Vicini noted that an additional secondary objective of the study, to determine if CT-based conformal IMRT and 3D CRT treatment planning would meet all dose constraints, was achieved. Professor of Radiation Oncology Lori Pierce, MD, of the University of Michigan School of Medicine in Ann Arbor, and the ASTRO discussant for the clinical trial, praised the researchers for incorporating this as a measurable objective. ‘RTOG 1005 sets the bar for the ability to use dose volume planning constraints recommended in 2011 and national trials,’ she said. ‘However, when administering H-WBI with a concurrent boost today, it is critical to utilize contemporary dose planning constraints.’
‘The right trial at the right time’
With the caveat of the need to update normal tissue dose metrics and the importance of using planning techniques that will not increase the integral dose, Pierce felt use of a concomitant boost should be added to the treatment approaches radiation oncologists consider in the treatment of early-stage disease. She noted the importance of this study in that ‘it is the first randomized breast cancer trial with specific dose constraints for 3D CRT or inverse planned IMRT. There was rapid review, and quality assurance was thorough and maintained with rigid standards. This was the right trial at the right time; it encouraged use of hypofractionation at a time when the uptake was modest.’
‘In 2011 and subsequent years, there were few data to define indications for and toxicity of a tumour bed boost in patients treated with H-WBI. There was lack of consensus regarding the appropriateness of H-WBI,’ she added. ‘The trial also obtained patient quality of life assessments of cosmesis through use of breast cancer treatment outcome scale (PCTOS) as well as physician and patient ratings. This was another milestone.’

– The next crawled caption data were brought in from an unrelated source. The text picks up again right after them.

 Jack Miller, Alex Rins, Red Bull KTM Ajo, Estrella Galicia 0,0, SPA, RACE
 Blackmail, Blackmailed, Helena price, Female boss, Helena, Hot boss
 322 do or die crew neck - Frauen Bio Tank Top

‘Thanks to RTOG1005, we have more tools in our toolbox to effectively treat patients with early-stage breast cancer. We can continue to individualize the treatments breast cancer and also maximize convenience for patients,’ concluded Pierce.
Vicini concurred. He has spent his entire career researching better options of radiotherapy treatment for breast cancer patients and has been a pioneer in their clinical implementation. The RTOG 1005 represents another ‘notch in his belt’ achievement that will benefit women for years to come.

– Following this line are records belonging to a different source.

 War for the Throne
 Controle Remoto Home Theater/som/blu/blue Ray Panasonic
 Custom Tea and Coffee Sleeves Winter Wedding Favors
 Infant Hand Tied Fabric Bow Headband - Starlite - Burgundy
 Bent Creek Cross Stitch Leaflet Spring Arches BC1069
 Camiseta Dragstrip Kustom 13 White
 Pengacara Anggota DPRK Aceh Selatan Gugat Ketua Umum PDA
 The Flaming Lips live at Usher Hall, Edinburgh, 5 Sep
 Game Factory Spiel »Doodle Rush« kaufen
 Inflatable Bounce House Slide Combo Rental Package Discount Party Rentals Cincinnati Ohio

Frank A. Vicini, MD, is a radiation oncologist at the MHP Radiation Oncology Institute as well as Clinical Professor at the Wayne State University School of Medicine. During his career, he has designed, developed, and completed numerous phase I/II and III NIH/NCI clinical trials to evaluate new and improved techniques for treating patients with Stage I and II breast cancer.
Lori Pierce, MD, is Professor of Radiation Oncology and the Vice Provost for Academic and Faculty Affairs at the University of Michigan in Ann Arbor. She has dedicated her career to the treatment of breast cancer patients and serves as Director of the Michigan Radiation Oncology Quality Consortium (MROQC). Pierce’s research focuses on the use of radiotherapy in the multi-modality treatment of breast cancer.